On the trail of the green monster
When South Carolina Governor Mark Sanford was caught red-handed returning from a tryst with his Argentine mistress last June, he told the Associated Press that he had met his “soul mate.” His choice of words seemed to suggest that having a deep emotional and spiritual connection with Maria Belen Chapur somehow made his sexual infidelity to his wife Jenny Sanford less tawdry.
Jenny Sanford wasn’t buying it, and neither would most women. What the two-timing governor didn’t understand is that most women view emotional infidelity as worse, not better, than sexual betrayal. Publicly acknowledging a soul connection was probably the most insulting and hurtful thing he could have said to his wife of 20 years.

(Entries from a dataset)
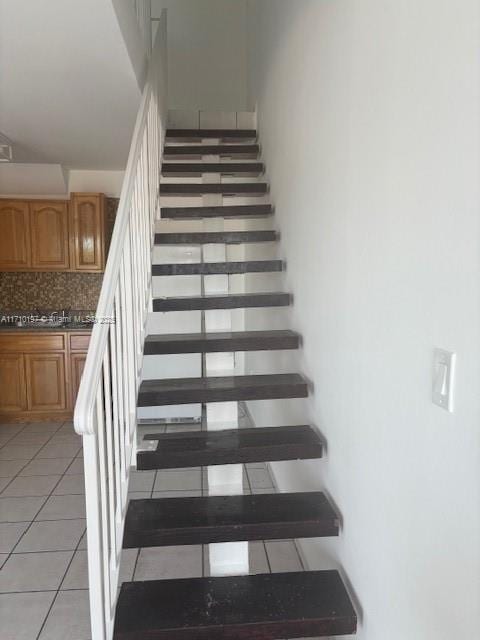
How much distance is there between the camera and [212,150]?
3998 mm

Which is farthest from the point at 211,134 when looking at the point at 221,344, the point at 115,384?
the point at 115,384

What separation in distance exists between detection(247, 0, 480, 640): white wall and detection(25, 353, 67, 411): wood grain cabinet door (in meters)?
3.29

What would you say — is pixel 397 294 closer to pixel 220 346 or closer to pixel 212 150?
pixel 220 346

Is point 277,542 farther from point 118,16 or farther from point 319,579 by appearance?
point 118,16

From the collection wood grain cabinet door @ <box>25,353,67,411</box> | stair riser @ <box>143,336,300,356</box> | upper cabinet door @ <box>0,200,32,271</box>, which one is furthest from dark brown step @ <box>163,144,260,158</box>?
wood grain cabinet door @ <box>25,353,67,411</box>

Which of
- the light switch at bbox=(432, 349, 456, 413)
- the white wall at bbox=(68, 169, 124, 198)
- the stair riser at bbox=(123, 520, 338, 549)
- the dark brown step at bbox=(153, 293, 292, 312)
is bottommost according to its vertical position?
the stair riser at bbox=(123, 520, 338, 549)

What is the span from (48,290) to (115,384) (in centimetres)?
393

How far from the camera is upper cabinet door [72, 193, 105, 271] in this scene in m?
4.96

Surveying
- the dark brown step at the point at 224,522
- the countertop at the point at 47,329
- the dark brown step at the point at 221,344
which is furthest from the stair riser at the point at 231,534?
the countertop at the point at 47,329

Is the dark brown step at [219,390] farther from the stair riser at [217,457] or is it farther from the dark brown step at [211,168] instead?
the dark brown step at [211,168]

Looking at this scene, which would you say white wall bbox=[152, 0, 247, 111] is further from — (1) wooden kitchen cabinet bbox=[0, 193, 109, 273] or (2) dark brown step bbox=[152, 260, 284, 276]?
(2) dark brown step bbox=[152, 260, 284, 276]

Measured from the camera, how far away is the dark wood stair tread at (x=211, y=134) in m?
4.18

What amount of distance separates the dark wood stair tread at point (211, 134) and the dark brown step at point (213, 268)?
175 centimetres

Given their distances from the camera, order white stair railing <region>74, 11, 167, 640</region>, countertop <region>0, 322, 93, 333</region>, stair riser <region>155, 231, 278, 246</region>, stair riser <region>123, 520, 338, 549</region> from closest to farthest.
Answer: white stair railing <region>74, 11, 167, 640</region> → stair riser <region>123, 520, 338, 549</region> → stair riser <region>155, 231, 278, 246</region> → countertop <region>0, 322, 93, 333</region>
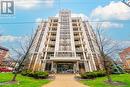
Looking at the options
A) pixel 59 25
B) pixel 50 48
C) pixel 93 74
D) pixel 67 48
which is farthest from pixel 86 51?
pixel 93 74

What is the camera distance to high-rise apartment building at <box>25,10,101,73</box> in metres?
65.1

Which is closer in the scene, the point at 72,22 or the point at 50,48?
the point at 50,48

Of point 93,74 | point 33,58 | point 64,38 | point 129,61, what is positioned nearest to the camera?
point 93,74

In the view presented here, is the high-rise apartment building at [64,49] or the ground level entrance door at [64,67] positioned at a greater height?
the high-rise apartment building at [64,49]

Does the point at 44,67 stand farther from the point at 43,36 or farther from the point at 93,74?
the point at 93,74

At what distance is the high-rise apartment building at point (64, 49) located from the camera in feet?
214

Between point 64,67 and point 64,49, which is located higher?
point 64,49

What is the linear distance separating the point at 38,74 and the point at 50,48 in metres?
29.9

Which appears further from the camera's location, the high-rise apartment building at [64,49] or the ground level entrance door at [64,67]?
the ground level entrance door at [64,67]

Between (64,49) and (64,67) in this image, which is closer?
(64,49)

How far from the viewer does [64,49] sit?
68625 mm

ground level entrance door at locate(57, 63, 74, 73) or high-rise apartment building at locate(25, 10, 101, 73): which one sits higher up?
high-rise apartment building at locate(25, 10, 101, 73)

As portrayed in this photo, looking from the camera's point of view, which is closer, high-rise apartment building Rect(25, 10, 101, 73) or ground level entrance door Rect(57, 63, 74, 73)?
high-rise apartment building Rect(25, 10, 101, 73)

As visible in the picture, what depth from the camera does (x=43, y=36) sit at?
74.1 meters
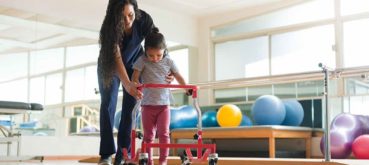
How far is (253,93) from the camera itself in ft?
24.6

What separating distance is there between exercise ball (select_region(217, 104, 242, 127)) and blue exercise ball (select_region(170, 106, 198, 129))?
56 cm

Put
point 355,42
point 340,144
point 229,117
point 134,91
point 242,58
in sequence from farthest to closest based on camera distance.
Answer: point 242,58, point 355,42, point 229,117, point 340,144, point 134,91

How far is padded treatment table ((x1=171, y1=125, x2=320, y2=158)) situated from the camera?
579 centimetres

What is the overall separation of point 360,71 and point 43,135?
430 cm

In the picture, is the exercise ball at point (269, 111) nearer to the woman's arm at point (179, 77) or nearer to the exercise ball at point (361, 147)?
the exercise ball at point (361, 147)

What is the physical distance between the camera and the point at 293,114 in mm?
6375

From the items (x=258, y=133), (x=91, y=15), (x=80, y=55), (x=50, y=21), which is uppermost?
(x=91, y=15)

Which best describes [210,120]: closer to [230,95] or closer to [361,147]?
[230,95]

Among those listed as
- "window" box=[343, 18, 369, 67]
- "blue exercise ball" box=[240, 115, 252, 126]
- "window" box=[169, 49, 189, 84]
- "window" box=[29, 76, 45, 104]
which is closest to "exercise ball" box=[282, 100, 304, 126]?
"blue exercise ball" box=[240, 115, 252, 126]

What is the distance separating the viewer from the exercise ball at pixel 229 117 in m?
6.35

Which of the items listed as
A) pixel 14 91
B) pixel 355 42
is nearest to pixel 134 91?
pixel 14 91

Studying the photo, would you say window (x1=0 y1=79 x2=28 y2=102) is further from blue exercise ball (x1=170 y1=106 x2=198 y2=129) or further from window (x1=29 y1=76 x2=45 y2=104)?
blue exercise ball (x1=170 y1=106 x2=198 y2=129)

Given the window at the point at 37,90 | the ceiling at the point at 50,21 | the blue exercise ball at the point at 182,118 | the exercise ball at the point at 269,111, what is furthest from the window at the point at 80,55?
the exercise ball at the point at 269,111

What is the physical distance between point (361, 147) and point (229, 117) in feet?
5.96
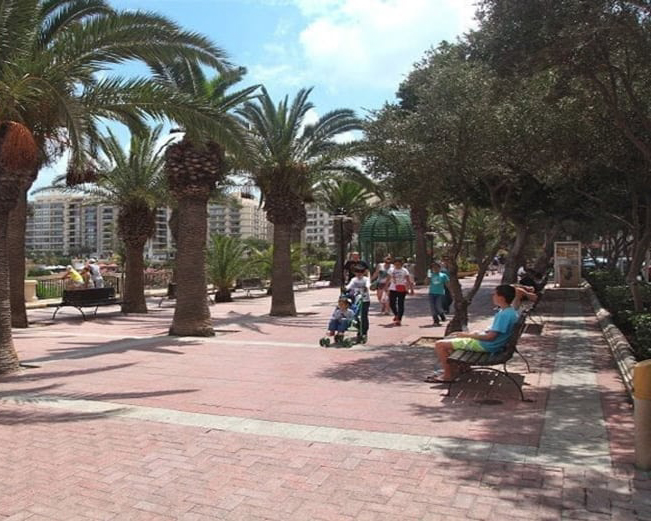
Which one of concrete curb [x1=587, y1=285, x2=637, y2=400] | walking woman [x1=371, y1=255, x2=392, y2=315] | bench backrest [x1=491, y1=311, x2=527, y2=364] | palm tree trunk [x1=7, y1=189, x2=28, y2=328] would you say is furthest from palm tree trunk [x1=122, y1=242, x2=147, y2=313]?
bench backrest [x1=491, y1=311, x2=527, y2=364]

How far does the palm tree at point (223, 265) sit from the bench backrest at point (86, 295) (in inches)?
273

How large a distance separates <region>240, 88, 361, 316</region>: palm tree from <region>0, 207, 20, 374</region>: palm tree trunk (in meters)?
9.18

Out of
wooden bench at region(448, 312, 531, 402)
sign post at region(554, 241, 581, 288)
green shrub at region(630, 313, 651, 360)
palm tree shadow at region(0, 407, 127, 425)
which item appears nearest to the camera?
palm tree shadow at region(0, 407, 127, 425)

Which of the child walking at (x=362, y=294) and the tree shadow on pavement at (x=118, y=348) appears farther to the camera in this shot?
the child walking at (x=362, y=294)

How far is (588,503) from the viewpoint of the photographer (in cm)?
387

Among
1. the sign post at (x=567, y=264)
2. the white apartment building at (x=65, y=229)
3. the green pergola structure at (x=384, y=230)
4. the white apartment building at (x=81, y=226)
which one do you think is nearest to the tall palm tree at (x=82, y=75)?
the green pergola structure at (x=384, y=230)

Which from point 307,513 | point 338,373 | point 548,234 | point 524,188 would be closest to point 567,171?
point 524,188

◆ INSTRUCTIONS ◆
a - Which rows contain the string "separating"? Copy each one, matching case exactly.
b - Could you go on with the piece about the Sanford affair and emotional infidelity from its last sentence?
These rows are unrelated to the piece about emotional infidelity.

◆ THE RESPONSES ◆
a -
What is the linear distance separating the point at 38,74 and the point at 50,48 in metres?
What separating distance is there between exercise ball (select_region(217, 104, 242, 127)) and blue exercise ball (select_region(170, 106, 198, 129))?
What is the distance separating the viewer from the exercise ball at pixel 229 117 in m?

b -
The clueless governor is not alone. Research has documented that most men become much more jealous about sexual infidelity than they do about emotional infidelity. Women are the opposite, and this is true all over the world. Just why this is the case is not fully understood, although the prevailing theory is that the difference has evolutionary origins: Men learned over eons to be hyper-vigilant about sex because they can never be absolutely certain they are the father of a child, while women are much more concerned about having a partner who is committed to raising a family.
New research now suggests an alternative explanation. The new studies do not question the fundamental gender difference regarding jealousy—indeed they add additional support for that difference. But the new science suggests that the difference may be rooted more in personality—specifically in traits like self-reliance and insecurity.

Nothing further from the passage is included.